(Stored data)
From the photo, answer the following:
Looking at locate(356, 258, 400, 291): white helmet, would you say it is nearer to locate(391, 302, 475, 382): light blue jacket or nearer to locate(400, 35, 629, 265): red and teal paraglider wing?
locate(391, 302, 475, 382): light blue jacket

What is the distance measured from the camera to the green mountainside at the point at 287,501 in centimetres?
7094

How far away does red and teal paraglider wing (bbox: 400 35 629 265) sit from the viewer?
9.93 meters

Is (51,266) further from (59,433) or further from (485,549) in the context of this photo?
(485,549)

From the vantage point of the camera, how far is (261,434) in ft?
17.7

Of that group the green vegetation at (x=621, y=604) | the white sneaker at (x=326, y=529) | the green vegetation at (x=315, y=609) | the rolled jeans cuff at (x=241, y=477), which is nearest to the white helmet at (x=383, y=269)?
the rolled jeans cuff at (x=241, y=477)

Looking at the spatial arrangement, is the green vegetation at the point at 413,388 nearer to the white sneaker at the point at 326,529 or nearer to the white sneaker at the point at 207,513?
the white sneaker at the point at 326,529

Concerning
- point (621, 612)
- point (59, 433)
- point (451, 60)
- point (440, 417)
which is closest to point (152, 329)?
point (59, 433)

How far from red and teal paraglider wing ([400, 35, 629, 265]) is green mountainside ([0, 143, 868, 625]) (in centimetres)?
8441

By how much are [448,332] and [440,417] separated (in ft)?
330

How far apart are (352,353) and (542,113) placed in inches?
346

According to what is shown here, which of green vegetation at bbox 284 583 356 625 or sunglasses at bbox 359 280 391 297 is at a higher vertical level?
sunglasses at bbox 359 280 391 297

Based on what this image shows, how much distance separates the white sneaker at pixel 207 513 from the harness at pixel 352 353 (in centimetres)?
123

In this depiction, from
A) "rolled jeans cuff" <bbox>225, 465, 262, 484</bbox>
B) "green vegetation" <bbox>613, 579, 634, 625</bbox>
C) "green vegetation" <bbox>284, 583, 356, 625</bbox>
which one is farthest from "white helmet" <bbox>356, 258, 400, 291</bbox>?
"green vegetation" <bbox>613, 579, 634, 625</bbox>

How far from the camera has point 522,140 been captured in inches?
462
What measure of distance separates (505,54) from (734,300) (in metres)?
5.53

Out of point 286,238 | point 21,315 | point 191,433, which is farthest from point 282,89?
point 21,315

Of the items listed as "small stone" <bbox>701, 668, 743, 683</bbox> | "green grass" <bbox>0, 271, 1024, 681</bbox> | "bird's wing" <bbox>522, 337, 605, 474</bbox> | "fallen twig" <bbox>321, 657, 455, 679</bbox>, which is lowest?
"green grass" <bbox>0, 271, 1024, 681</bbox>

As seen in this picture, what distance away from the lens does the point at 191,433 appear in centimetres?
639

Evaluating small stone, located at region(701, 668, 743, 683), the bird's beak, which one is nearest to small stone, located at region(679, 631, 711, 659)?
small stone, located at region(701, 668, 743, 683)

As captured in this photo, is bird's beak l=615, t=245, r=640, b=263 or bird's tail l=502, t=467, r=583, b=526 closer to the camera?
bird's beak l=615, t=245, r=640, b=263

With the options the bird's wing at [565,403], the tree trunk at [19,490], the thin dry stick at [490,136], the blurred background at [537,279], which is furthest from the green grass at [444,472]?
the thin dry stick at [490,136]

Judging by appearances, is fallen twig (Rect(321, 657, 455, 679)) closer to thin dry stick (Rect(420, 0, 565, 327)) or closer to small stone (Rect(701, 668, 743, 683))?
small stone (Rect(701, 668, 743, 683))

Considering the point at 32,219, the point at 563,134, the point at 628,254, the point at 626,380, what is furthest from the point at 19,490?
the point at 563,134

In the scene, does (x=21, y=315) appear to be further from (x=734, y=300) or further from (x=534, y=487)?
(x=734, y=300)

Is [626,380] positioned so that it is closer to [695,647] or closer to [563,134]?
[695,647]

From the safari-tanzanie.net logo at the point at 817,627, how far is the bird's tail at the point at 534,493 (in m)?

» Task to carry out
Write out the whole listing again. Match it word for word.

» Exercise output
From the photo, answer the following:
Looking at locate(356, 258, 400, 291): white helmet, would you say it is nearer to locate(391, 302, 475, 382): light blue jacket or nearer to locate(400, 35, 629, 265): red and teal paraglider wing?
locate(391, 302, 475, 382): light blue jacket

What is the distance measured from the camera to the green mountainside at the point at 287,501 in centimetres?
7094

How far away does red and teal paraglider wing (bbox: 400 35 629 265) sit from the viewer?
9.93 meters

Is (51,266) further from (59,433) or further from (485,549) in the context of this photo?
(485,549)

From the vantage point of the camera, how far is (261,434) in ft?
17.7

Of that group the green vegetation at (x=621, y=604) | the white sneaker at (x=326, y=529) | the green vegetation at (x=315, y=609) | the rolled jeans cuff at (x=241, y=477), which is nearest to the white helmet at (x=383, y=269)?
the rolled jeans cuff at (x=241, y=477)

Looking at the spatial arrangement, is the green vegetation at the point at 413,388 nearer to the white sneaker at the point at 326,529 or nearer to the white sneaker at the point at 207,513?
the white sneaker at the point at 326,529

Concerning
- point (621, 612)
- point (59, 433)
- point (451, 60)
- point (440, 417)
which is closest to point (152, 329)?
point (59, 433)

How far from red and teal paraglider wing ([400, 35, 629, 265]) is green mountainside ([0, 143, 868, 625]) (in centimetres)?
8441

By how much are [448,332] and [440,417] separated (in ft)?
330

How far apart are (352,353) and (542,113) placed in inches?
346

According to what is shown here, which of green vegetation at bbox 284 583 356 625 or sunglasses at bbox 359 280 391 297 is at a higher vertical level?
sunglasses at bbox 359 280 391 297

Based on what this image shows, how much distance separates the white sneaker at pixel 207 513 from the harness at pixel 352 353 (in centimetres)?
123

In this depiction, from
A) "rolled jeans cuff" <bbox>225, 465, 262, 484</bbox>
B) "green vegetation" <bbox>613, 579, 634, 625</bbox>
C) "green vegetation" <bbox>284, 583, 356, 625</bbox>
which one is farthest from "white helmet" <bbox>356, 258, 400, 291</bbox>?
"green vegetation" <bbox>613, 579, 634, 625</bbox>

How far from the camera has point 522,140 been captured in inches?
462
What measure of distance separates (505,54) from (734,300) (in metres)?
5.53

Out of point 286,238 | point 21,315 | point 191,433, which is farthest from point 282,89?
point 21,315

Of the items listed as "small stone" <bbox>701, 668, 743, 683</bbox> | "green grass" <bbox>0, 271, 1024, 681</bbox> | "bird's wing" <bbox>522, 337, 605, 474</bbox> | "fallen twig" <bbox>321, 657, 455, 679</bbox>, which is lowest?
"green grass" <bbox>0, 271, 1024, 681</bbox>

As seen in this picture, what distance away from the lens does the point at 191,433 appear in centimetres?
639

Evaluating small stone, located at region(701, 668, 743, 683), the bird's beak, which one is nearest to small stone, located at region(679, 631, 711, 659)?
small stone, located at region(701, 668, 743, 683)

As captured in this photo, is bird's beak l=615, t=245, r=640, b=263 or bird's tail l=502, t=467, r=583, b=526 closer to the camera?
bird's beak l=615, t=245, r=640, b=263

With the options the bird's wing at [565,403], the tree trunk at [19,490], the thin dry stick at [490,136], the blurred background at [537,279], which is furthest from the green grass at [444,472]?
the thin dry stick at [490,136]

Judging by appearances, is fallen twig (Rect(321, 657, 455, 679)) closer to thin dry stick (Rect(420, 0, 565, 327)) or closer to small stone (Rect(701, 668, 743, 683))?
small stone (Rect(701, 668, 743, 683))

Considering the point at 32,219, the point at 563,134, the point at 628,254, the point at 626,380, what is furthest from the point at 19,490?
the point at 563,134

In the scene, does (x=21, y=315) appear to be further from (x=734, y=300) or further from (x=534, y=487)?
(x=734, y=300)

Is [626,380] positioned so that it is closer to [695,647] or closer to [563,134]?
[695,647]

From the safari-tanzanie.net logo at the point at 817,627, how far is the bird's tail at the point at 534,493 (in m)?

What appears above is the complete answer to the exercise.